Freed by Missouri’s Emancipation Act in 1865, Julia subsequently earned her keep by serving white families in Missouri, Colorado, Wyoming and New Mexico—mostly in the Denver area.
Whatever she did not need for herself, Julia spent assisting poor families in her neighborhood. When her own resources were inadequate, she begged for food, fuel and clothing. One writer later called her a “one-person St. Vincent de Paul Society.” To avoid embarrassing the people she helped, Julia did most of her charitable work under cover of night through dark alleys.
Julia entered the Catholic Church at Sacred Heart Parish in Denver in 1880, and was an outstanding supporter of all that the parish had to offer. The Jesuits who ran the parish considered her the most enthusiastic promoter of devotion to the Sacred Heart of Jesus they had ever seen. Every month she visited on foot every fire station in Denver and delivered literature of the Sacred Heart League to the firemen, Catholics and non-Catholics alike.

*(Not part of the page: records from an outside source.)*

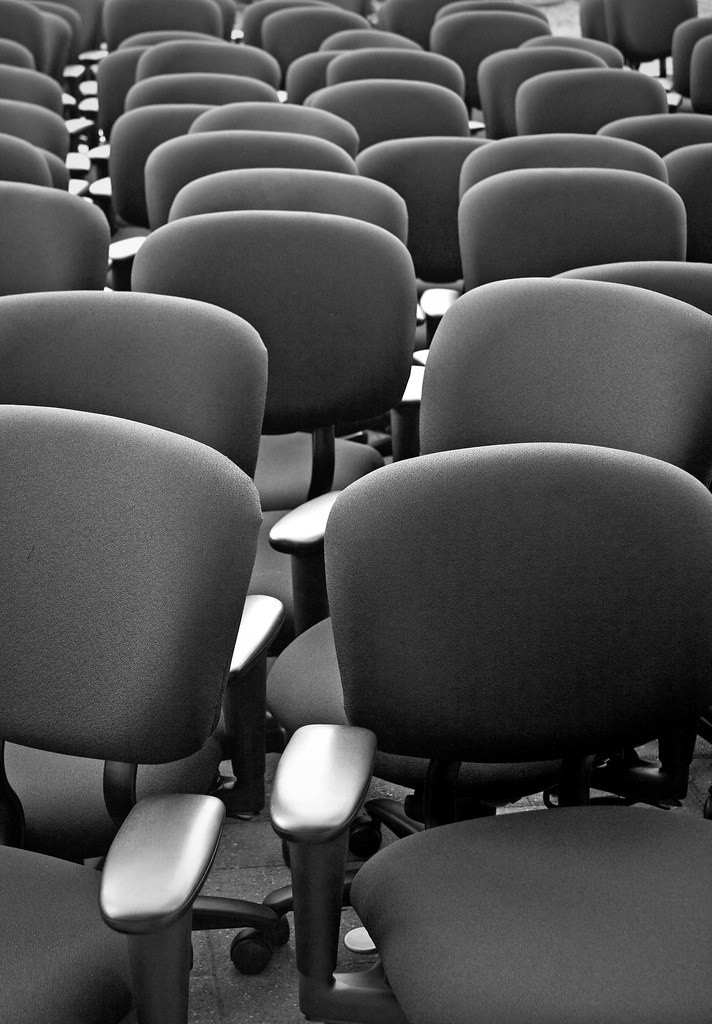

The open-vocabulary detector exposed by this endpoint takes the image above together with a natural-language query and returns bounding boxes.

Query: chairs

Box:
[0,0,712,1024]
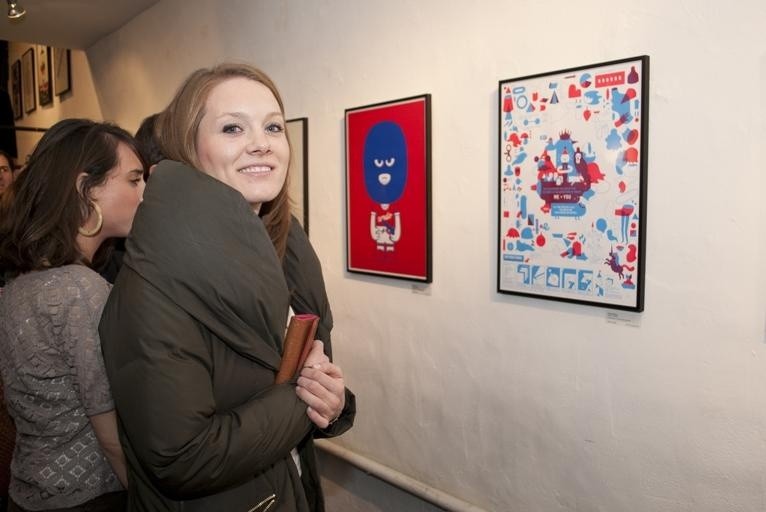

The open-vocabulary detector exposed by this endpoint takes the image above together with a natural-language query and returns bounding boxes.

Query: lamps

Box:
[7,0,26,19]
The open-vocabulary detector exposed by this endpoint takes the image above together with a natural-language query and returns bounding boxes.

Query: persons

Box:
[0,150,16,197]
[362,119,408,253]
[0,117,149,512]
[104,109,334,364]
[98,61,356,512]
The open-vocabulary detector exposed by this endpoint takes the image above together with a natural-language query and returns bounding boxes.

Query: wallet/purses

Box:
[275,313,321,388]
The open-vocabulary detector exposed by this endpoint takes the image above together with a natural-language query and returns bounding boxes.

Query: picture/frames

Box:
[11,44,71,120]
[344,94,432,283]
[496,55,649,313]
[286,117,308,239]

A daily communicant, Julia had a rich devotion to the Blessed Sacrament and the Blessed Virgin and continued her prayers while working and moving about. She joined the Secular Franciscan Order in 1901 and was active in it till her death in 1918.
As she lived in a boarding house, Julia’s body was laid out in church, and immediately many hundreds of people began filing past her coffin to pay their grateful respect. She was buried in Mt. Olivet Cemetery (sect. 8, Block 7), and for nearly a century many people asked that her cause for canonization be considered, a request which was finally granted in the Fall of 2016.